The Astronaut Scholarship Foundation was created to ensure that the United States would maintain its leadership in science and technology by supporting some of the very best science and engineering college students. The Astronaut Scholarship, created in 1984 to honor the Mercury 7 astronauts, provides $10,000 award to students in math, science, and engineering. 

Photo provided by Jacob Florian, 2020

Jacob, a Chemical Engineering major, said he only had a vague idea of wanting to pursue a research career in engineering when he first arrived at U-M, but his time in Professor Bryan Goldsmith's computational catalysis lab made it clear that was where his passions lay.  "I saw that a research career can be meaningful and interesting when I am solving hard problems with a possibility for a real impact," he says. "Because this was also a collaboration with experiments, I saw how theory and experiment can complement each other and answer challenging research questions."

During his undergraduate career thus far, Jacob has also completed a summer REU with Nobel Laureate Dr. Arieh Warshel at the University of Southern California and was an Amgen Scholar with Dr. Cynthia Friend at Harvard. 

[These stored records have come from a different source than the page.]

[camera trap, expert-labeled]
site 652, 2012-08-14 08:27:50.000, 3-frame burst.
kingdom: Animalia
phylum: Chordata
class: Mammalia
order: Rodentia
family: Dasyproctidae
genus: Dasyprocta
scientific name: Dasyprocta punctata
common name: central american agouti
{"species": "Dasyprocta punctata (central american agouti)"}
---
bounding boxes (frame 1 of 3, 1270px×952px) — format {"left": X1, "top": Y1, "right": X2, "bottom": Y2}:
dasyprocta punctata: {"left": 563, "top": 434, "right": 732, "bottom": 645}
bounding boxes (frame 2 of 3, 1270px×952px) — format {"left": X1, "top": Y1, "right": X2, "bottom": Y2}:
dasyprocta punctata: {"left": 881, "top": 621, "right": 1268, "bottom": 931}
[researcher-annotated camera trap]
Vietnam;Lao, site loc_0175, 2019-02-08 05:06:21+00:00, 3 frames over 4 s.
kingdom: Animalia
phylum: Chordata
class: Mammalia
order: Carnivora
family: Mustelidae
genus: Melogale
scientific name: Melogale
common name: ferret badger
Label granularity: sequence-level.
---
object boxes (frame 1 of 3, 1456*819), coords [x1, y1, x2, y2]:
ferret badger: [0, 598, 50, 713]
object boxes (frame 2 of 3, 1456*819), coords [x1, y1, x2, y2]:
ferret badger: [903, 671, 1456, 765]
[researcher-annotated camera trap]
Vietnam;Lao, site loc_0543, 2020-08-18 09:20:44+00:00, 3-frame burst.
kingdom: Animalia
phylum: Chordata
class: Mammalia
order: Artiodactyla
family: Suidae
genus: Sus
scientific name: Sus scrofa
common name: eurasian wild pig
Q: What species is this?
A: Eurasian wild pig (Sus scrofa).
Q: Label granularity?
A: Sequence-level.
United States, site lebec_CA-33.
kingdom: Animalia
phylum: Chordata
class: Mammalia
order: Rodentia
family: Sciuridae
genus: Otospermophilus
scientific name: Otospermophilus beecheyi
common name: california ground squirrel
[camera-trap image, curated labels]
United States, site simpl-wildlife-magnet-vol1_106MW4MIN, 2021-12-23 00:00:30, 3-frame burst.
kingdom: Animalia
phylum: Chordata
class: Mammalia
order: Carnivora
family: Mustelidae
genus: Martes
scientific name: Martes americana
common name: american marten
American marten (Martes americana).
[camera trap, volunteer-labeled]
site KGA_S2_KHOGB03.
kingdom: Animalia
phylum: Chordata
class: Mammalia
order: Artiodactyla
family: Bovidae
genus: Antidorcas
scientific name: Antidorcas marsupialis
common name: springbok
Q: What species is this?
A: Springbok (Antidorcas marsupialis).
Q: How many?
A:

In addition to the $10,000 award, the Astronaut Scholarship also provides recipients an expense paid trip to Washington, D.C. for the Innovators Gala featuring the Neil Armstrong Award of Excellence; the opportunity to present their research at the Scholar Technical Conference; the opportunity to participate in the Michael Collins Family Professional Development Program; and membership in the Astronaut Scholar Honor Society with mentoring from senior scholars, research industry executives, or NASA astronauts.